Automated Log and Response Data Retention

The log retention system ensures that audit logs are automatically anonymized after the configured retention period, helping maintain GDPR compliance while preserving essential historical records.

1. Who Can Manage It

Only syst. admins can configure and adjust the data retention period through configuration keys.
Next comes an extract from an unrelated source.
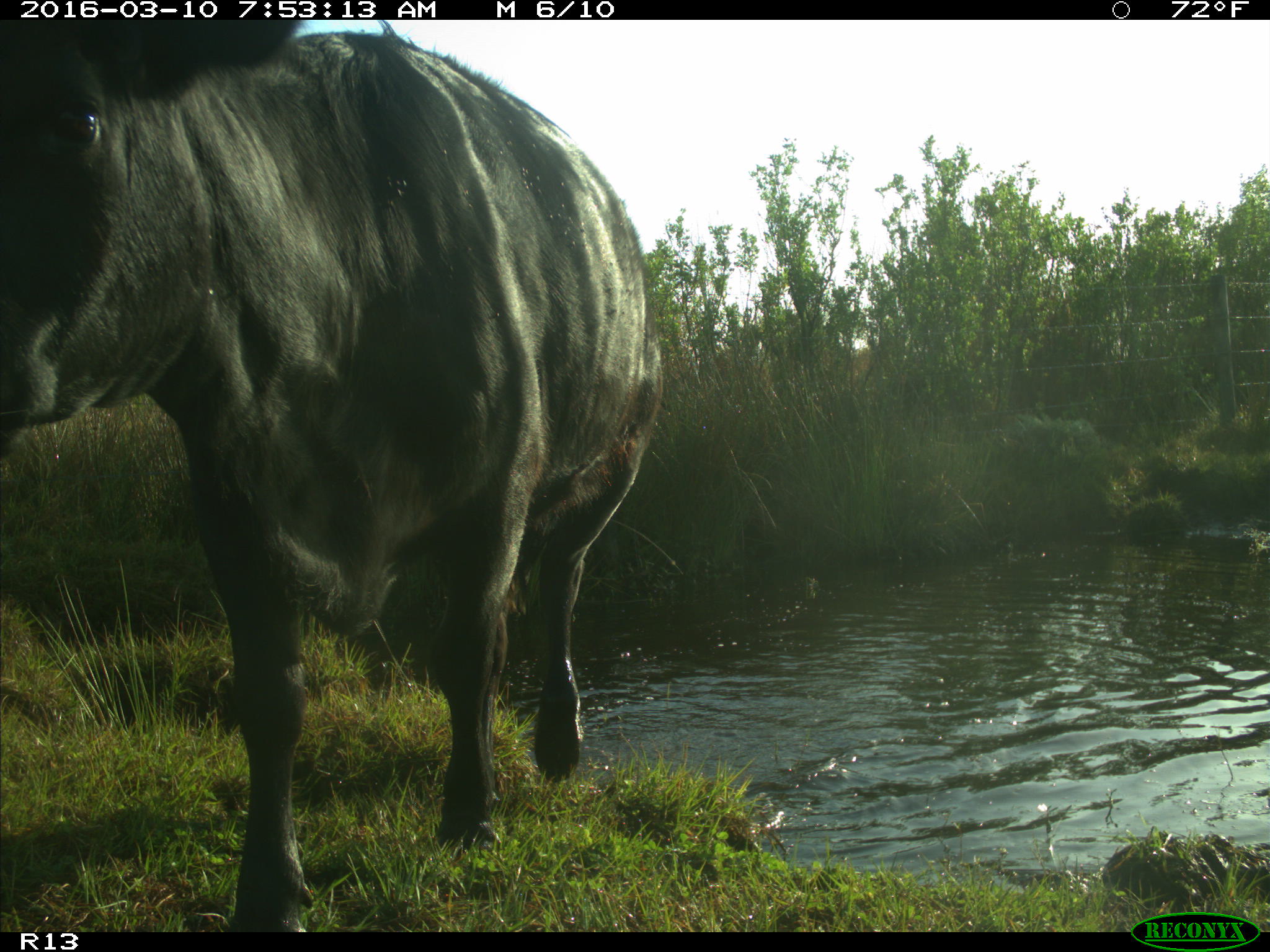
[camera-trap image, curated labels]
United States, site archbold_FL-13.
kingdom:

Regular admins or end-users have no access to this setting.


2. What It Applies To

The configuration key LOG_RETENTION_PERIOD_DAYS defines how long audit logs (LogEntry objects) are kept in their original, identifiable form before being anonymized.

✔️ Impacted data:

  • Audit logs that may contain personal information (e.g. user identifiers, metadata linked to actions in the system).

Not impacted:

  • ML logs (requests, completions, responses)

  • Pipeline events

  • Task results

  • User chat history or conversations

Those elements are not deleted or anonymized by this configuration.


3. How It Works

  1. Default Retention:

    • By default, LOG_RETENTION_PERIOD_DAYS is set to 180 days.

    • After this period, audit log entries are anonymized.

  2. Anonymization Process:

    • A scheduled daily job (schedule_all_companies_anonymization) runs across all companies.

    • It triggers the anonymize_company_logs_task().

    • This calls the CompanyDataLogAnonymizationService, which anonymizes old LogEntry objects.

    • The event record is kept, but personal data is replaced with anonymous values.

  3. Important Note:

    • No data is deleted.

    • The database size does not decrease, since anonymization only replaces values without removing rows.

    • The benefit is compliance with data protection regulations (e.g. GDPR), not storage optimization.


4. Version Information

  • The anonymization mechanism has been present in the system for several releases.

  • In the Rapid Rabbit release, related fixes improved the overall reliability of scheduled tasks, ensuring anonymization runs consistently.